Description
Intro
I was trying to measure the performance impact of a single cache miss while reading the middle element of an array containing 1,000,000 integers. It required 0.437 ns according to benchmark's results. However, I don't know for sure, if the result is being cached on repeated iterations over s, as we're only accessing a single element, and nothing else.
It would be bad, if the data was already cached, and the benchmark was meaningless.
This is the section of the code I was analyzing.
for(auto _ : s)
{
int duh = x[500000]+x[500000]; // duh
benchmark::DoNotOptimize(duh); // duh
}
There's a little bit of need for functions that trash the data cache, instruction cache, and cause other anomalies. There's some need for methods that artificially cause branch mispredictions, L1-L2-L3 cache misses, etc.
It would be very helpful to simulate when a system is noisy, and the performance of codes in the first few cycles, when the cache isn't hot. This is a very important case for many industries.
Such conditions occur in very low latency applications like High Frequency Trades, game engine development, rendering engine development, numerical simulation codes, and being able to simulate such artificial hotspots, at the call of a single function or macro, would be extremely helpful.
Describe the solution you'd like
- Methods that would do a lot of busy work, without actually doing anything, thus trashing the instruction cache.
- Methods that would do a lot of memory access that completely overwrites everything in L1-L2-L3 cache, or any level the user may want to selectively trash. Maybe allow the user to trash only N% of the L1/L2/L3 caches etc.
- Methods that artificially cause branch mispredictions in seemingly normal code, almost out of nowhere.
- Methods that cause CPU migration, context switches, and other common hotspots that suck for performance.
There could be other artificial hotspots that might interest people in other domains, but the few above would suit the needs of those interested in numerical computations, and many others.

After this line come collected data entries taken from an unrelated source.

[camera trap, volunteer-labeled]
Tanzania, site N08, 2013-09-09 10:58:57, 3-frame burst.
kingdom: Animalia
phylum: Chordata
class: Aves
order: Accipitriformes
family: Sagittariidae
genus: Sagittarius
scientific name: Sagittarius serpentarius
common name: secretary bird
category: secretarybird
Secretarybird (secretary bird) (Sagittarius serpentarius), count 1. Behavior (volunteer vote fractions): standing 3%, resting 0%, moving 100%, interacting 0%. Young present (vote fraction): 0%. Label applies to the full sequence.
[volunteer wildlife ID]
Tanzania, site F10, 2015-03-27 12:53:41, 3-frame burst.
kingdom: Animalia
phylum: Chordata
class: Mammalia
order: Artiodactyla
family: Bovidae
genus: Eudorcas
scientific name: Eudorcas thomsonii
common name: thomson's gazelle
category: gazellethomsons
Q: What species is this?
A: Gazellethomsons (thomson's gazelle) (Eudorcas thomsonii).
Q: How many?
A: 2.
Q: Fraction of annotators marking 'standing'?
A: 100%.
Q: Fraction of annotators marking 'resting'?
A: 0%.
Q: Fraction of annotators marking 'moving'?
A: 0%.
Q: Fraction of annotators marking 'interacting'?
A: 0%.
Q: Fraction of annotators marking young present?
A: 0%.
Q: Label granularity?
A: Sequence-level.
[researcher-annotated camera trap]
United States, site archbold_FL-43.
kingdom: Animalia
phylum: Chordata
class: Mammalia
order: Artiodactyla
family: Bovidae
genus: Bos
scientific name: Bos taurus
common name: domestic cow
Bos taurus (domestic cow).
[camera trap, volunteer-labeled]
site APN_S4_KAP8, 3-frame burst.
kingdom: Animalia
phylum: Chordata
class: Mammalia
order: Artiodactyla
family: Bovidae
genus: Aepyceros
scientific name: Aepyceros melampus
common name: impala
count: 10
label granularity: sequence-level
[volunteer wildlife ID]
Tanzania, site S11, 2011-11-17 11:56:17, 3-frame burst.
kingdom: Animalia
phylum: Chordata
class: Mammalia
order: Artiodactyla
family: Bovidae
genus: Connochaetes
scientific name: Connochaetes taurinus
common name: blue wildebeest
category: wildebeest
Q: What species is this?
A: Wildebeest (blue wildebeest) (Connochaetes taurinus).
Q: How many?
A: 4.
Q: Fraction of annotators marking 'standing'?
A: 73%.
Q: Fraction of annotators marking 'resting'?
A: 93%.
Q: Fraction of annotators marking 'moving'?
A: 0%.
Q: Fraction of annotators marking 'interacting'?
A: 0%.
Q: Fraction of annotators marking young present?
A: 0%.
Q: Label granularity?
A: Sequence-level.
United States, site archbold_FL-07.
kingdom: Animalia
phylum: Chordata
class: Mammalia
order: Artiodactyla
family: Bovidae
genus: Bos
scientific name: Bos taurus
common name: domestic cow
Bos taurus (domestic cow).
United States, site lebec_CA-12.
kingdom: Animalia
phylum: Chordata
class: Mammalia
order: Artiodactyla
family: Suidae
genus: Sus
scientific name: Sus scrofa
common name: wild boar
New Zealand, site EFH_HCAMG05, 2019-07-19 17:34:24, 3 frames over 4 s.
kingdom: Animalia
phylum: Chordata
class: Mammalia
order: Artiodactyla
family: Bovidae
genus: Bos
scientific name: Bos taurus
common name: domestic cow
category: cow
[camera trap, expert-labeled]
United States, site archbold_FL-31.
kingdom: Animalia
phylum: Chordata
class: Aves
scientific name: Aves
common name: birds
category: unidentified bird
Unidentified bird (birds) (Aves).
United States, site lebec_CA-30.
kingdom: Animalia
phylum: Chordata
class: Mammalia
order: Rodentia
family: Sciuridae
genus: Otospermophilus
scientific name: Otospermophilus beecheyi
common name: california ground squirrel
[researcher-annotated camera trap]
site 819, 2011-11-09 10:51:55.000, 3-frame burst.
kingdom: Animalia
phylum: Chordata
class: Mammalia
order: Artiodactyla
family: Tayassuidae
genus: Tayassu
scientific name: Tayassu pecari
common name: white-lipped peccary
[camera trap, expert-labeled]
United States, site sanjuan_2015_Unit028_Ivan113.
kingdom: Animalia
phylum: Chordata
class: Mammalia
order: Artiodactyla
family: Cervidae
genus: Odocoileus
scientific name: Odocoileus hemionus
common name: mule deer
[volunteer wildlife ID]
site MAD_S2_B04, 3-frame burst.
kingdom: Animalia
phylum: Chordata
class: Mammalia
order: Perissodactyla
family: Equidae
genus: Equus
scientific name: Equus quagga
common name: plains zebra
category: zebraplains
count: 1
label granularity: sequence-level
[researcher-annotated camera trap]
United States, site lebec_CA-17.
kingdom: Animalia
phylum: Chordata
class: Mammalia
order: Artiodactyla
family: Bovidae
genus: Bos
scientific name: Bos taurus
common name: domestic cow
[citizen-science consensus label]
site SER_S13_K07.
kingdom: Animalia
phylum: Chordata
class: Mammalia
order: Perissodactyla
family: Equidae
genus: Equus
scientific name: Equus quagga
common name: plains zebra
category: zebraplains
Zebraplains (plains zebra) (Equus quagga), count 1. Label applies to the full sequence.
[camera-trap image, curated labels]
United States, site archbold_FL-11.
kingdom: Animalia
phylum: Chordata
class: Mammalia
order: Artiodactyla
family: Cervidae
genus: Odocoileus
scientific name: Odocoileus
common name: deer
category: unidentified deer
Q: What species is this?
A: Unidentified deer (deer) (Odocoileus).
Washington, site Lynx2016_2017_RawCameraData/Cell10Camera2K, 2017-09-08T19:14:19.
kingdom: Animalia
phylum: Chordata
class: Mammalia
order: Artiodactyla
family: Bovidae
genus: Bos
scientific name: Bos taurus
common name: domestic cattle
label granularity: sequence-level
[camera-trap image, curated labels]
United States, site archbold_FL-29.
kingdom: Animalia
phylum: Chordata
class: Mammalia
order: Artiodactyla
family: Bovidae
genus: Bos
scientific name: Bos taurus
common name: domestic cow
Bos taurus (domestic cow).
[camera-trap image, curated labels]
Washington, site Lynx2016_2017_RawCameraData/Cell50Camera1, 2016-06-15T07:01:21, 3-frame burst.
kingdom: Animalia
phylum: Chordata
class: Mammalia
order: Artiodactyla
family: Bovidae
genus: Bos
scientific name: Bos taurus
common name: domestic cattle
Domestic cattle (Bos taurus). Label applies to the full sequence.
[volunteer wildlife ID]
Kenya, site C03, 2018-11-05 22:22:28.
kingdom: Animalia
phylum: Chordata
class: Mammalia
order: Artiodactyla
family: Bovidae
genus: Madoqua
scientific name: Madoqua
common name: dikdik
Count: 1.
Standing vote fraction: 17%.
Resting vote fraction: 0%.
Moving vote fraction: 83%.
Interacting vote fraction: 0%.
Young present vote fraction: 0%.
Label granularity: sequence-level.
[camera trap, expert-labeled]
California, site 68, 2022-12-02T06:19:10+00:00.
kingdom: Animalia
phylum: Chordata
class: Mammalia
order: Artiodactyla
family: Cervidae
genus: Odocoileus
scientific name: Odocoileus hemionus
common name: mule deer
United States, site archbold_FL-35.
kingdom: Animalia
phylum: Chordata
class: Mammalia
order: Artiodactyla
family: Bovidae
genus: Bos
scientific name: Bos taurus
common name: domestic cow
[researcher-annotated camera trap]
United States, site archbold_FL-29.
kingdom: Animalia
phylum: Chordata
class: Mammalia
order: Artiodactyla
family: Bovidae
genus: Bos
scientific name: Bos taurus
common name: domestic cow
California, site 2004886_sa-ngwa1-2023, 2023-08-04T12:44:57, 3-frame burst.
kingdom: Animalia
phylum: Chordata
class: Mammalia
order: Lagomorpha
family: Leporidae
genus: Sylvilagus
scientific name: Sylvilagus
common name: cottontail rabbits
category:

Describe alternatives you've created
Artificially created and used hotspots on my own, but that slows down the fast and ready-to-go nature of using benchmark.
I'm already able to do all of this through my custom code, but it would be helpful if at least some were available in the benchmark, and could be something as simple like benchmark::TrashL1Cache(), benchmark::BranchMispredictionEveryNIterations(1234) where 1234 is the number of iterations after which a branch misprediction would happen, etc
Some of the things like branch misprediction is not difficult to code at all, but it would be helpful if it was available in the stock benchmark just a function call away.
Thanks